Interview: „Noch nie mit so viel Wut und Hass konfrontiert worden“ - 3.8.23

CDU-Landtagsabgeordneter Thomas Dörflinger spricht im Interview auch über die Sorgen der Bürger, die zu ihm kommen

Thomas Dörflinger, CDU-Landtagsabgeordneter für den Wahlkreis Biberach, spricht im Interview über seine politische Arbeit für die Region und auch über den Umgang mit der AfD. (Foto: Gerd Mägerle)

Von Gerd Mägerle
Biberach


Über seine Arbeit für den Wahlkreis Biberach, die Wichtigkeit von Social-Media-Kanälen für Politiker und die Äußerungen von CDU-Chef Friedrich Merz zum Umgang mit der AfD - darüber und über weitere Themen hat die SZ mit dem Biberacher CDU-Landtagsabgeordneten Thomas Dörflinger in der politischen Sommerpause gesprochen.

Herr Dörflinger, wenn Sie auf die Zeit seit vergangenem Sommer zurückblicken: In welchen Bereichen waren Sie für den Wahlkreis Biberach als Landtagsabgeordneter erfolgreich?

Für mich sind es vor allem drei Bereiche: Viele Bürgerinnen und Bürger kamen mit persönlichen Problemen in meine Sprechstunden, die zwar nicht immer die Landespolitik betrafen, bei denen ich aber im Kleinen einiges bewirken oder als Vermittler auftreten konnte. Der zweite Bereich sind die vielen Förderprogramme des Landes, bei denen es mir gelungen ist, im Zusammenspiel mit Landkreis und Kommunen viele Zuschüsse in den Wahlkreis zu holen. Und schließlich habe ich mich als verkehrspolitischer Sprecher meiner Fraktion unter anderem über den zweiten Schienengipfel zur Donaubahn in Riedlingen gefreut, den ich organisieren konnte. Gemeinsam wurde erreicht, dass es Regio-S-Bahn-Halte in Riedlingen, Neufra und Ertingen geben wird.

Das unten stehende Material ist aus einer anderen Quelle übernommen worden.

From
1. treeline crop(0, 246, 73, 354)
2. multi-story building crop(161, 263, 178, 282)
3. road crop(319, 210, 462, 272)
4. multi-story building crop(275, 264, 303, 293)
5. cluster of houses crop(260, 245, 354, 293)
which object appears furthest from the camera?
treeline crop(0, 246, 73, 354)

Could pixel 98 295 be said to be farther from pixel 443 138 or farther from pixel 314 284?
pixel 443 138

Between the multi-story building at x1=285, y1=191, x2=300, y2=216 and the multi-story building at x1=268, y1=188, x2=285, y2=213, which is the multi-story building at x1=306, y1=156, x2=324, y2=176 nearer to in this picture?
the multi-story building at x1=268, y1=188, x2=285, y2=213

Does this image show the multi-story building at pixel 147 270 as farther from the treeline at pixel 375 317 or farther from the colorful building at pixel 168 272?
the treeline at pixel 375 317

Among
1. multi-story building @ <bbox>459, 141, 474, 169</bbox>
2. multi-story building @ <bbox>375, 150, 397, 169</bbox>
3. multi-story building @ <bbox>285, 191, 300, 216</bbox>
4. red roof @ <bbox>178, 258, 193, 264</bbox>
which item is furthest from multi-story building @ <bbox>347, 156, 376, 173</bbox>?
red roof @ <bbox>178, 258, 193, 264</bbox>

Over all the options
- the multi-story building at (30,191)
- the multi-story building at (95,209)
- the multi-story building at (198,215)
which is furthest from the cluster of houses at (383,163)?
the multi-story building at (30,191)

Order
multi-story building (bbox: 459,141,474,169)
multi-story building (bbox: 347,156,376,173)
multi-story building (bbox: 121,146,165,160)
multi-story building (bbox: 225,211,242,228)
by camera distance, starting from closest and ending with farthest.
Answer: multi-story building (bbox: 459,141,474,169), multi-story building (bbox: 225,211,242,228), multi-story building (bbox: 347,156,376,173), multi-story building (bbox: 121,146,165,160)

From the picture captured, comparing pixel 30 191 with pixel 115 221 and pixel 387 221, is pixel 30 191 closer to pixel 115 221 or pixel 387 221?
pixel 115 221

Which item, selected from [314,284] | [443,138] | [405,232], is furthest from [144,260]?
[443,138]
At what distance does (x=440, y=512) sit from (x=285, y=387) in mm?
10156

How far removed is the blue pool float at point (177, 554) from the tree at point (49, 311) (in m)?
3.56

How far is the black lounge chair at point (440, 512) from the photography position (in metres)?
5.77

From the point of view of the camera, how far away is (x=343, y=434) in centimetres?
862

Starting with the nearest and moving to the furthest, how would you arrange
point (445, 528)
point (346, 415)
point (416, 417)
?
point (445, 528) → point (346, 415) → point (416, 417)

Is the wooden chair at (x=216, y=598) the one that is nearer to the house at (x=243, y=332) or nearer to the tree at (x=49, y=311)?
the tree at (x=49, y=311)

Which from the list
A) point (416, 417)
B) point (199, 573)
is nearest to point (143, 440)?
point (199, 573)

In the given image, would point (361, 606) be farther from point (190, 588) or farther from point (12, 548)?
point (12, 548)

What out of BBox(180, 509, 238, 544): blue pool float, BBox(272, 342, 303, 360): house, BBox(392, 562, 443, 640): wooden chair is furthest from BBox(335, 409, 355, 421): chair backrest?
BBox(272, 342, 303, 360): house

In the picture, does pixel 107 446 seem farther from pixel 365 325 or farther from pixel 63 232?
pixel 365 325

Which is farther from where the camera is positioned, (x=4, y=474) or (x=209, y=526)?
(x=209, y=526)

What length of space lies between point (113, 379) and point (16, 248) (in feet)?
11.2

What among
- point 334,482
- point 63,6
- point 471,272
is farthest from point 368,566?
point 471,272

Wo hat der Wahlkreis aktuell Nachholbedarf?

Nachholbedarf gibt es bei vielen Infrastrukturprojekten, deren Umsetzung immer noch zu lange dauert. Das ist bei vielen Straßenprojekten unbefriedigend. Wir brauchen hier eine beschleunigte Planung. Aus der Fraktion heraus wurden hierzu unter meiner Federführung schon Vorschläge gemacht. Nicht zufrieden bin ich nach wie vor mit dem Thema Innenentwicklung, die in manchen Orten, wie zum Beispiel Baustetten, aktuell am Bundesimmissionsschutzgesetz scheitert. Das habe ich schon vergangenen Sommer im Interview angemahnt. Hier ist Berlin offenbar einfach sehr, sehr weit von uns weg. Verbesserungen brauchen wir bei der Entbürokratisierung, auch wenn es um das Ehrenamt und unsere Vereine geht. Diese sind durch viele Vorschriften inzwischen einfach zu stark belastet, beispielsweise wenn es um den Verkauf von Speisen bei Festen oder um Sicherheitsauflagen geht.

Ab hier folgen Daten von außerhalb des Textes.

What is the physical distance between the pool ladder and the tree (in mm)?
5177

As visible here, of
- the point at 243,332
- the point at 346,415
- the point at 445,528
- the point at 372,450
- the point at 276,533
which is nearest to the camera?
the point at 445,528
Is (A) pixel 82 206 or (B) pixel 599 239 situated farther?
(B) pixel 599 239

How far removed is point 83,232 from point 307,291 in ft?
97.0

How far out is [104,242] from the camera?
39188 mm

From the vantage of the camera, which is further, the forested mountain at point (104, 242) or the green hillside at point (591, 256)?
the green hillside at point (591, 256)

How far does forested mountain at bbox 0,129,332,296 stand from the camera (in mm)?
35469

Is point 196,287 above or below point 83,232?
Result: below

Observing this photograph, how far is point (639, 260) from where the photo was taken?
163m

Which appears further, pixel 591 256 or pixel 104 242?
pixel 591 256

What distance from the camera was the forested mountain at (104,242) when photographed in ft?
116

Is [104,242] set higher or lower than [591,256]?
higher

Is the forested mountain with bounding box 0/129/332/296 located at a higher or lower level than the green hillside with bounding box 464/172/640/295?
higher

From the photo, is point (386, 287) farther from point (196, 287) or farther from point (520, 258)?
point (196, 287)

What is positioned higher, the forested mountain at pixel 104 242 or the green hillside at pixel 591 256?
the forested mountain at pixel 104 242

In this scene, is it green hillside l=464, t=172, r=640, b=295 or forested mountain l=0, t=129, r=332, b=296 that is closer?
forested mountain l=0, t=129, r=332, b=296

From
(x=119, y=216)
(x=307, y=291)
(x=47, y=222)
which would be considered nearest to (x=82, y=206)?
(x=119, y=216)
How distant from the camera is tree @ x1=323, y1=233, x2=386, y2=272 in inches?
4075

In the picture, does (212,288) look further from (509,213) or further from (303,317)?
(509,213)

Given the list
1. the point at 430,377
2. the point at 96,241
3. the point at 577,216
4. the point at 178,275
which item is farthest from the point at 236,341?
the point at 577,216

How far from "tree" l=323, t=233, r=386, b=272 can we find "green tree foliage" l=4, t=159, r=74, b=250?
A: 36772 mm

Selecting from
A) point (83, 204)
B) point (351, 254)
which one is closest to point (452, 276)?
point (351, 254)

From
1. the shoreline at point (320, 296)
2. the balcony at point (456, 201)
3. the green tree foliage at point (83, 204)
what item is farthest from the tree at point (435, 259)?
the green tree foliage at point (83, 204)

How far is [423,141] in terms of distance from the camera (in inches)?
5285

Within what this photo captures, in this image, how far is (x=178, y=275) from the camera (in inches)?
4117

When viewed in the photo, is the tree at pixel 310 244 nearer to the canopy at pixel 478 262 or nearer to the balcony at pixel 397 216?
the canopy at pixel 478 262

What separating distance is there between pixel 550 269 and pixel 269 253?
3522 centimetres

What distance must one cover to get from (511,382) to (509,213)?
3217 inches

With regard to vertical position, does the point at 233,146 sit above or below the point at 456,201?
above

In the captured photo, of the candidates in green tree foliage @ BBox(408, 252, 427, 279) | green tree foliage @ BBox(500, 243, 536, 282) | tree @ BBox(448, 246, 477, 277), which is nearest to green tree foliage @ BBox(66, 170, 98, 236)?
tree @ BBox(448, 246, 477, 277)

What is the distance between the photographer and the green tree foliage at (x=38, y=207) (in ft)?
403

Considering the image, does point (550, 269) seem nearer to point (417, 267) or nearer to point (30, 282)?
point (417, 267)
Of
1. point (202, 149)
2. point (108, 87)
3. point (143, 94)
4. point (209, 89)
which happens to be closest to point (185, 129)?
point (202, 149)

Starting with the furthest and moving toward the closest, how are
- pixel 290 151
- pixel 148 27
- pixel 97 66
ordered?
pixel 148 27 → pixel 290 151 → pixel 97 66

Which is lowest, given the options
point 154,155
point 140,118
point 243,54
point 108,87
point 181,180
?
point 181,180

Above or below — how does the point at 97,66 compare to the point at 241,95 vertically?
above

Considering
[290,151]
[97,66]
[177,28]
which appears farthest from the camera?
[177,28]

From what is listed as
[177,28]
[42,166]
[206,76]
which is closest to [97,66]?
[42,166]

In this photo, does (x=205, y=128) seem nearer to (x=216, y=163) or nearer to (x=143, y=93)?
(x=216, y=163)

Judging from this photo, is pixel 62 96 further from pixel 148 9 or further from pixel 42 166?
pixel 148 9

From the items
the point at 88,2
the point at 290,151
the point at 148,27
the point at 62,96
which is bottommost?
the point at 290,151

Mit welchen Themen kommen die Bürgerinnen und Bürger aktuell zu Ihnen?

Das sind in der Regel viele individuelle Betroffenheiten, bei denen ich versuche, direkt zu helfen oder als Mittler zu agieren. Ich bin allerdings noch nie mit so viel Wut und Hass konfrontiert worden wie bei der Umsetzung des sogenannten Heizungsgesetzes, das von der Bundesregierung durchgepeitscht werden sollte. Vor allem ältere Menschen sind zu mir gekommen, denen wir in den vergangenen Jahrzehnten immer ein Leistungsversprechen gegeben hatten: Arbeite, dann kannst du dir eine eigene Immobilie leisten und du bist fürs Alter abgesichert. Das soll nun plötzlich nicht mehr gelten, und diese Leute sollen viel Geld in die Hand nehmen müssen, um ihre Häuser zu ertüchtigen. Das verstehen viele nicht. Das war absoluter Murks der Ampel. Ich bin nicht bereit, das in irgendeiner Form zu rechtfertigen.

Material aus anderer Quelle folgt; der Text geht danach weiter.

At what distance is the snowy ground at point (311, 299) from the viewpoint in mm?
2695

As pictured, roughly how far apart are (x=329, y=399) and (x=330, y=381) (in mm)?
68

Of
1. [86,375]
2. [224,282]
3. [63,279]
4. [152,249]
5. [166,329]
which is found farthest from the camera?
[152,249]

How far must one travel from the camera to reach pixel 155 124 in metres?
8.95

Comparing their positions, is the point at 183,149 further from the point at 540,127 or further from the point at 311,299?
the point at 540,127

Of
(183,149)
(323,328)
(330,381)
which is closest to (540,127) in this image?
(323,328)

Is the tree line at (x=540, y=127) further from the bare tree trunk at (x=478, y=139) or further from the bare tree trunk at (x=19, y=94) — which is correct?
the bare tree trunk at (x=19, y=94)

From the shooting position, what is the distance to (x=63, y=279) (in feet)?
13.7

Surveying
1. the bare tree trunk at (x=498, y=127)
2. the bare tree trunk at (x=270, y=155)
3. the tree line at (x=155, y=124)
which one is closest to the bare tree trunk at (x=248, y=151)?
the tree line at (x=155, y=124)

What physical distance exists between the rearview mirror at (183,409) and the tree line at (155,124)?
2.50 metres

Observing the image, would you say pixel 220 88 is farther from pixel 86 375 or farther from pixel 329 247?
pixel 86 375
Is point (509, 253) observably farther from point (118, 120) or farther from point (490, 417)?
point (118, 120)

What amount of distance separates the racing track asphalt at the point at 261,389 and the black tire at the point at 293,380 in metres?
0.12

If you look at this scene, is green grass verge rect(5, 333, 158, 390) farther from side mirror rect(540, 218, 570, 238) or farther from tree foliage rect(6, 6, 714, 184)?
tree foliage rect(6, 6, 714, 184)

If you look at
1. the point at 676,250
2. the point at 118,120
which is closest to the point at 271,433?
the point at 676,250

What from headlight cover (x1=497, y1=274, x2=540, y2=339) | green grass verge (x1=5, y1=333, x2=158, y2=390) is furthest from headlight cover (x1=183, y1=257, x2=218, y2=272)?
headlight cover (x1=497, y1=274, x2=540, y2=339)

Es fällt auf, dass Sie seit einiger Zeit verstärkt mit Beiträgen aus Ihrem Arbeitsalltag, aber auch aus dem Privatleben bei Facebook und Instagram vertreten sind. Wie wichtig ist für Sie die Kommunikation über soziale Medien - und wo ist für Sie die Grenze?

Meinen Facebook- und meinen Instagramkanal nutze ich sowohl für berufliche als auch private Posts, weil das einen guten Gesamteindruck von mir als Person vermittelt. In den Medien, wie beispielsweise der Tageszeitung, wird ja immer nur ein Bruchteil dessen veröffentlicht, was berichtet werden könnte. Deshalb ist es toll, ein Medium zu haben, in dem ich alles 1:1 wiedergeben kann - und das zudem noch in vielen Bildern. Außerdem erreiche ich damit Menschen, die ich mit der Zeitung oder meiner Homepage nicht erreiche. Natürlich ist es immer eine Gratwanderung, was man von sich preisgibt. Meine Familie geht damit jedoch sehr entspannt um. Selbstverständlich gibt es auch private und persönliche Dinge, die ich nicht posten würde.

Migration ist aktuell ein sehr herausforderndes Thema. Auf ein Schreiben von CDU-Landesjustizministerin Marion Gentges an alle baden-württembergischen Kommunen nach Vorschlägen für Standorte für neue Aufnahmeeinrichtungen für Flüchtlinge hat sich nur eine Kommune gemeldet. Enttäuscht Sie das auch mit Blick auf Ihren Wahlkreis?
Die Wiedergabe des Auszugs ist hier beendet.